Моор. Прочь от него! Не смейте его и пальцем тронуть! (Вынимая саблю, обращается к патеру.) Видите ли, господин патер, здесь семьдесят девять человек. Я их атаман. И ни один из них не умеет обращаться в бегство по команде или плясать под пушечную музыку. А там стоят тысяча семьсот человек, поседевших под ружьем. Но слушайте! Так говорит Моор, атаман убийц и поджигателей: да, я убил имперского графа, я поджег и разграбил доминиканскую церковь*, я забросал пылающими головнями ваш ханжеский город, я обрушил пороховую башню на головы добрых христиан... И это еще не все. Я сделал больше. (Вытягивает правую руку.) Видите эти четыре драгоценных перстня у меня на руке? Ступайте же и пункт за пунктом изложите высокочтимому судилищу, властному над жизнью и смертью, все, что вы увидите и услышите! Этот рубин снят с пальца одного министра, которого я на охоте мертвым бросил к ногам его государя. Выходец из черни, он лестью добился положения первого любимца; падение предшественника послужило ему ступенью к высоким почестям, он всплыл на слезах обобранных сирот.
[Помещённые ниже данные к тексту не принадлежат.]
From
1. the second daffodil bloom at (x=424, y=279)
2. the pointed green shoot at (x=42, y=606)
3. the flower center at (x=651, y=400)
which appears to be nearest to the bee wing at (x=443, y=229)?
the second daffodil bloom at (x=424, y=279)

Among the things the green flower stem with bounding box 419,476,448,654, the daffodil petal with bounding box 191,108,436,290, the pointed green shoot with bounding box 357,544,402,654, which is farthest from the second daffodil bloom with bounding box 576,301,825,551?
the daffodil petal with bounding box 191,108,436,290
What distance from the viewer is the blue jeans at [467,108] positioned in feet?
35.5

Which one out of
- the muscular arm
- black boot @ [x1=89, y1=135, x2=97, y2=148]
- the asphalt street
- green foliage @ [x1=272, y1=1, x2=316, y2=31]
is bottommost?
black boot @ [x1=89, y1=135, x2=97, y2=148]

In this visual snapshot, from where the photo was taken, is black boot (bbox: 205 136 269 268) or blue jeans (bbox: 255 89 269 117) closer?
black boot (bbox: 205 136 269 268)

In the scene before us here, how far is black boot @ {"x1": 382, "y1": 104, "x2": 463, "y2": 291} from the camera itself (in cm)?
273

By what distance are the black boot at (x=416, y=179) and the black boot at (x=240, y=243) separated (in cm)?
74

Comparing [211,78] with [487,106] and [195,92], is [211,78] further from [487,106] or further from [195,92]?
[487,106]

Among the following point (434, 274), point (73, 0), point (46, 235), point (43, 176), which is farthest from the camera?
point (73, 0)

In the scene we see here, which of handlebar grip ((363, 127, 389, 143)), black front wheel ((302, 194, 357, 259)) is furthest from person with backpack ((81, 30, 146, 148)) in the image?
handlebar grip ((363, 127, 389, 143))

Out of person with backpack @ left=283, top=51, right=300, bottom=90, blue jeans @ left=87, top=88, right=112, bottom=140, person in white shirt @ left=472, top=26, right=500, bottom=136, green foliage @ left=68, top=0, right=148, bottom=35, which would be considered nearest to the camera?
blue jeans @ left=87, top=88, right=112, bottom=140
Этот алмаз я снял с одного финансового советника, который продавал почетные чины и должности тому, кто больше даст, и прогонял от своих дверей скорбящего о родине патриота. Этот агат я ношу в память гнусного попа, которого я придушил собственными руками за то, что он в своей проповеди плакался на упадок инквизиции. Я мог бы рассказать еще множество историй о перстнях на моей руке, если б не сожалел и о тех немногих словах, которые на вас потратил.
Патер. Ирод! Ирод!
Моор. Слышали? Заметили, как он вздохнул? Взгляните, он стоит так, словно призывает весь огонь небесный на шайку нечестивых; он судит нас пожатием плеч, проклинает христианнейшим "ах". Неужели человек может быть так слеп? Он, сотнею Аргусовых глаз* высматривающий малейшее пятно на своем ближнем, так слеп к самому себе? Из поднебесной выси грозным голосом проповедуют они смирение и кротость и богу любви, словно огнерукому Молоху, приносят человеческие жертвы. Они поучают любви к ближнему и с проклятиями отгоняют восьмидесятилетнего слепца от своего порога; они поносят скупости, и они же в погоне за золотыми слитками опустошили страну Перу* и, словно тягловый скот, впрягли язычников в свои повозки. Они ломают себе голову, как могла природа произвести на свет Иуду Искариота*, но - и это еще не худшие из них! - с радостью продали бы триединого бога за десять сребреников! О вы, фарисеи, лжетолкователи правды, обезьяны божества! Вы не страшитесь преклонять колена перед крестом и алтарями, вы бичуете и изнуряете постом свою плоть, надеясь этим жалким фиглярством затуманить глаза того, кого сами же - о, глупцы! - называете всеведущим и вездесущим. Так всех злее насмехаются над великими мира сего те, что льстиво уверяют, будто им ненавистны льстецы. Вы кичитесь примерной жизнью и честностью, но господь, насквозь видящий ваши сердца, обрушил бы свой гнев на тех, кто вас создал такими, если бы сам не сотворил нильского чудовища!* Уберите его с глаз моих!
Патер. Злодей, а сколько гордыни!
Моор. Нет! Гордо я еще только сейчас заговорю с тобой! Ступай и скажи досточтимому судилищу, властному над жизнью и смертью: я не вор, что, стакнувшись с полуночным мраком и сном, геройствует на веревочной лестнице. Без сомнения, я прочту когда-нибудь в долговой книге божьего промысла о содеянном мною, но с жалкими его наместниками я слов терять не намерен. Скажи им, что мое ремесло - возмездие, мой промысел - месть. (Отворачивается от него.)